- **SOURCE EXCERPT**
In the expected usage of this bpf helper, perf_events are expected to
be created with the correct filtering.
From 856c02dbce4f ("bpf: Introduce helper bpf_get_branch_snapshot")
Introduce bpf_get_branch_snapshot(), which allows tracing program to get
branch trace from hardware (e.g. Intel LBR). To use the feature, the
user need to create perf_event with proper branch_record filtering
on each cpu, and then calls bpf_get_branch_snapshot in the bpf function.
On Intel CPUs, VLBR event (raw event 0x1b00) can be use for this.
>
> > - Handles all BRBE record types (complete, source-only, target-only)
> > - Complies with ARM ARM synchronization requirements (ISB barriers per
> > rule PPBZP)
> > - Reuses existing BRBE infrastructure (select_brbe_bank,
> > __read_brbe_regset, brbe_set_perf_entry_type, etc.)
>
> This duplicates other code (e.g. the body of
> brbe_read_filtered_entries()), and I don't think this is justified.
Ack.
>
> >
> > Signed-off-by: Puranjay Mohan <puranjay@kernel.org>
> > ---
> >
> > This patch is only compile tested as I don't have access to hardware with BRBE.
> >
> > ---
> > drivers/perf/arm_brbe.c | 95 ++++++++++++++++++++++++++++++++++++++++
> > drivers/perf/arm_brbe.h | 9 ++++
> > drivers/perf/arm_pmuv3.c | 5 ++-
> > 3 files changed, 108 insertions(+), 1 deletion(-)
> >
> > diff --git a/drivers/perf/arm_brbe.c b/drivers/perf/arm_brbe.c
> > index ba554e0c846c..cda7bf522c06 100644
> > --- a/drivers/perf/arm_brbe.c
> > +++ b/drivers/perf/arm_brbe.c
> > @@ -803,3 +803,98 @@ void brbe_read_filtered_entries(struct perf_branch_stack *branch_stack,
> > done:
> > branch_stack->nr = nr_filtered;
> > }
> > +
> > +/*
> > + * ARM-specific callback invoked through perf_snapshot_branch_stack static
> > + * call, defined in include/linux/perf_event.h. See its definition for API
> > + * details. It's up to caller to provide enough space in *entries* to fit all
> > + * branch records, otherwise returned result will be truncated to *cnt* entries.

Part of a data file
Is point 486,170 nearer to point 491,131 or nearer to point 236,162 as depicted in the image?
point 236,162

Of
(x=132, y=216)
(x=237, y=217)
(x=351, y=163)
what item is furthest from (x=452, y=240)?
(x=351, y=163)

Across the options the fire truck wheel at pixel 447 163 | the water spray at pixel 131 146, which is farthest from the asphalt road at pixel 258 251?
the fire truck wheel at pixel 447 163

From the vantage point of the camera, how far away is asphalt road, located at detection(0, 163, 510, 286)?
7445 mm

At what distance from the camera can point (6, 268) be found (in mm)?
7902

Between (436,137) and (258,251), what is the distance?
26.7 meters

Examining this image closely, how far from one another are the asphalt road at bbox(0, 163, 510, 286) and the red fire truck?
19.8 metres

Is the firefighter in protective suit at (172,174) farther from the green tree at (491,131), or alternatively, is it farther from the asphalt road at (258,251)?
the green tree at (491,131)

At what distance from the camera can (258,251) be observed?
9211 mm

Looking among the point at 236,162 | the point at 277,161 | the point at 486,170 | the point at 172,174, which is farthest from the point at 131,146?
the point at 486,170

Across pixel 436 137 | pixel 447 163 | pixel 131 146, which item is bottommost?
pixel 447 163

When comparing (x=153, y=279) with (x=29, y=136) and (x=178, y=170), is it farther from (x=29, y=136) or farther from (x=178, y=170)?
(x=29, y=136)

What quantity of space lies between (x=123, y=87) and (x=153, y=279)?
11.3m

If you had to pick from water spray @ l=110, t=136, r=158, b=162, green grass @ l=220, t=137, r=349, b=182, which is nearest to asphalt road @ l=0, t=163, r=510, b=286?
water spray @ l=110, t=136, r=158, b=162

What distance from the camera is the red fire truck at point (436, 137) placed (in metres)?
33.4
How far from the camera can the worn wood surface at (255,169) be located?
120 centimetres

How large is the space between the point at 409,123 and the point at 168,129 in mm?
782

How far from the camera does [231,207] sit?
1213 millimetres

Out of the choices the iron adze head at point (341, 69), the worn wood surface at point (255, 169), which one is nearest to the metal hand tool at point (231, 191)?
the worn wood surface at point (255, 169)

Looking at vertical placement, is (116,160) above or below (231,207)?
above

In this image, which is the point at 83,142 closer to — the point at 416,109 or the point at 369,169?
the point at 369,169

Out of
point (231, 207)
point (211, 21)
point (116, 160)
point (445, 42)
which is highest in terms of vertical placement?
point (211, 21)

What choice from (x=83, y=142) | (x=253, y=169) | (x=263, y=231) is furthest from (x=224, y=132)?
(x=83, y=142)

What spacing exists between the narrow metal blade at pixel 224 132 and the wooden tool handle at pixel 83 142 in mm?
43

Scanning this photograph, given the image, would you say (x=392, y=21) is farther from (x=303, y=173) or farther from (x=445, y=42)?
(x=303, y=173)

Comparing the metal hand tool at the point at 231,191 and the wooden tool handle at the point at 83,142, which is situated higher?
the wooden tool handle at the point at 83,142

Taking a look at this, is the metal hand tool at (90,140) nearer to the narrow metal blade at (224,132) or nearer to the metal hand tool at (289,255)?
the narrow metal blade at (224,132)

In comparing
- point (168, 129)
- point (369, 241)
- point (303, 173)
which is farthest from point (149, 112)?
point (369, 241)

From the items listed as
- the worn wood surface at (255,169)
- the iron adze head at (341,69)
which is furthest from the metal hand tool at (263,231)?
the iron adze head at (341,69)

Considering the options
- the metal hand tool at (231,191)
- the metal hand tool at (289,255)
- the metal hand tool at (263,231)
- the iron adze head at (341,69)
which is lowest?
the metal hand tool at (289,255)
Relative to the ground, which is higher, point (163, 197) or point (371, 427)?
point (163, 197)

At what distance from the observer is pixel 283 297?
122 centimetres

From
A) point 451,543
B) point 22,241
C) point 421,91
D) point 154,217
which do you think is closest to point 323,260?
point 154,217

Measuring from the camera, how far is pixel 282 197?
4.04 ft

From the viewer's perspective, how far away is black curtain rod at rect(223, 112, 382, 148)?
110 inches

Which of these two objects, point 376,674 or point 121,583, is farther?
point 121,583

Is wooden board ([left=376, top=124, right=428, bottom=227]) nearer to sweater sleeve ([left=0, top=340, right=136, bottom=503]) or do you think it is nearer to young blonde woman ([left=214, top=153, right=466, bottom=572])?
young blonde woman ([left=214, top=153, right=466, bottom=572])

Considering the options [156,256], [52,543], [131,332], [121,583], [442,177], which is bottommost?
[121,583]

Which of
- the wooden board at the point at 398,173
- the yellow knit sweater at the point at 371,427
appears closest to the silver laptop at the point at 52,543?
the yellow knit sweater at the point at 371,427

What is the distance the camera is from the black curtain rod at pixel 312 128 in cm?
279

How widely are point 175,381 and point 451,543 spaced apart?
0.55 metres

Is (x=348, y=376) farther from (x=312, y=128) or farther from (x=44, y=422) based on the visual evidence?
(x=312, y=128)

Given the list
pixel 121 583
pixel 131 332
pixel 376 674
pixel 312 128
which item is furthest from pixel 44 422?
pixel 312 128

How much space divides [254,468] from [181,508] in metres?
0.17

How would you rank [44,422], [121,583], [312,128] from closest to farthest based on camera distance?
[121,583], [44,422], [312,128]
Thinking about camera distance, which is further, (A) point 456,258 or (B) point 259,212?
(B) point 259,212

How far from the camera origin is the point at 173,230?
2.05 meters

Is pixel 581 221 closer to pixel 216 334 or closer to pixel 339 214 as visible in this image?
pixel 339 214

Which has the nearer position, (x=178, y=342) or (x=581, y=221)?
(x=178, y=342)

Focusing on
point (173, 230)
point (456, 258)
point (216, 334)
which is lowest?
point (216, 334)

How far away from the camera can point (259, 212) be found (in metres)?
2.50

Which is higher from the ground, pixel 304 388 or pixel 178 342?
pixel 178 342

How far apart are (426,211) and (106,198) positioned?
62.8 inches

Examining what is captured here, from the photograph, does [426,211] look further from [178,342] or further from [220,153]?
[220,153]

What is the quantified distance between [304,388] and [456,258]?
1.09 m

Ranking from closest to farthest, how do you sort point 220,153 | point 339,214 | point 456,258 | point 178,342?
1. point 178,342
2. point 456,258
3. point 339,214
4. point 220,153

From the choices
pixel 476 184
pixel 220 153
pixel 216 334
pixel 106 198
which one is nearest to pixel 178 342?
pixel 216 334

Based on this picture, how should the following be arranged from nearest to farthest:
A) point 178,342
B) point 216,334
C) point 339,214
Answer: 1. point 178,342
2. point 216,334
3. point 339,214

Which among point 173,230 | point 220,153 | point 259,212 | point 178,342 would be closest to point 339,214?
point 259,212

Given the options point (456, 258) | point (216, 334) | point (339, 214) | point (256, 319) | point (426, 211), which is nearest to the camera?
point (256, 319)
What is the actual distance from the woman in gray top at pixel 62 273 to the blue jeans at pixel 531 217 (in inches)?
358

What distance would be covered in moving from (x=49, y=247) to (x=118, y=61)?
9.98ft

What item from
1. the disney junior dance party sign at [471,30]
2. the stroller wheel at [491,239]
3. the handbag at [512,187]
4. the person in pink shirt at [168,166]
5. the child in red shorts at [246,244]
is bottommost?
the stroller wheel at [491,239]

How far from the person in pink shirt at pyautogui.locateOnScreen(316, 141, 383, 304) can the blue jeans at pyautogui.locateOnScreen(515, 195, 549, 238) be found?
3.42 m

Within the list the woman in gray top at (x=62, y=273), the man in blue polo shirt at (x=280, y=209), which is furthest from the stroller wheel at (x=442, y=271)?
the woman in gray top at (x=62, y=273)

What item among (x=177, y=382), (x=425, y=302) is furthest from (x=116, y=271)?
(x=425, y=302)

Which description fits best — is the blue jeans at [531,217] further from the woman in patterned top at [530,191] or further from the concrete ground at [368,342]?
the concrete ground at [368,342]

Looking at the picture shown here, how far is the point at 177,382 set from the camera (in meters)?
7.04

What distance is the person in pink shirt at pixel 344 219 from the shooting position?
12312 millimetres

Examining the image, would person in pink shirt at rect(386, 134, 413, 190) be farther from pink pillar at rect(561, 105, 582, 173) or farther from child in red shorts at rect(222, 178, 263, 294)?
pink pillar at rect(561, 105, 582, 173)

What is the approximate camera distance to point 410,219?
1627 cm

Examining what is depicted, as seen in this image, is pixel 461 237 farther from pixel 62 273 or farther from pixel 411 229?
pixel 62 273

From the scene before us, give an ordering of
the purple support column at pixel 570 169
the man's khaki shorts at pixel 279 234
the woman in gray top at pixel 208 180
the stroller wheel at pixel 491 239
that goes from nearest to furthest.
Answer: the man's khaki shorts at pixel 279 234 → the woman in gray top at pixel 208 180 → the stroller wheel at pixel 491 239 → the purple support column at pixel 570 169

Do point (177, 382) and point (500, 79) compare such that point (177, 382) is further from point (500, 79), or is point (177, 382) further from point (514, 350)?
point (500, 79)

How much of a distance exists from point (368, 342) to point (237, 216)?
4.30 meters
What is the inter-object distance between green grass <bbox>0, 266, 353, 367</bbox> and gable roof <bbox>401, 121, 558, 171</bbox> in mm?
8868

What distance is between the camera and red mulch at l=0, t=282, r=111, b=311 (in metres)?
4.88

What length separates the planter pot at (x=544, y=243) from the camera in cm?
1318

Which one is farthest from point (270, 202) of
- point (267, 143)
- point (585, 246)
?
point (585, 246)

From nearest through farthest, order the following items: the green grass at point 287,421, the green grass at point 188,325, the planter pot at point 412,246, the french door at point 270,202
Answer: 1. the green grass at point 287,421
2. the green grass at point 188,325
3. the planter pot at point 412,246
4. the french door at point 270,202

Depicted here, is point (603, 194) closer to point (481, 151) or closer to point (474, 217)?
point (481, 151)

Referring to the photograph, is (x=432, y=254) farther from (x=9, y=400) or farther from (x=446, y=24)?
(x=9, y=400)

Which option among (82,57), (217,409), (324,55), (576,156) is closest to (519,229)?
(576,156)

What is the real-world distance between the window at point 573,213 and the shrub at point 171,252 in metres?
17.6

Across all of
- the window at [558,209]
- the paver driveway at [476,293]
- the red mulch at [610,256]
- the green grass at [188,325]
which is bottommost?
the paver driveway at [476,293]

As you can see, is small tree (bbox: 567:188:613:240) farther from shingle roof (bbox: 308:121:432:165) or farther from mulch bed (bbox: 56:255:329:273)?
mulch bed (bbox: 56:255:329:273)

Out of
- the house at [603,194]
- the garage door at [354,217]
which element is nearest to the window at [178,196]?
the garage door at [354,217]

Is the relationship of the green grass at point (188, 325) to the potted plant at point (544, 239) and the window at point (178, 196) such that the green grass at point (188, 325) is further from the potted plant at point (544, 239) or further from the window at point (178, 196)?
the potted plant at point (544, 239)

- **EXERCISE PROMPT**
In the kernel patch excerpt, which event can be used on Intel CPUs with bpf_get_branch_snapshot()? These records were taken from a different source than the kernel patch excerpt.

- **THE RESPONSE**
The VLBR event (raw event 0x1b00).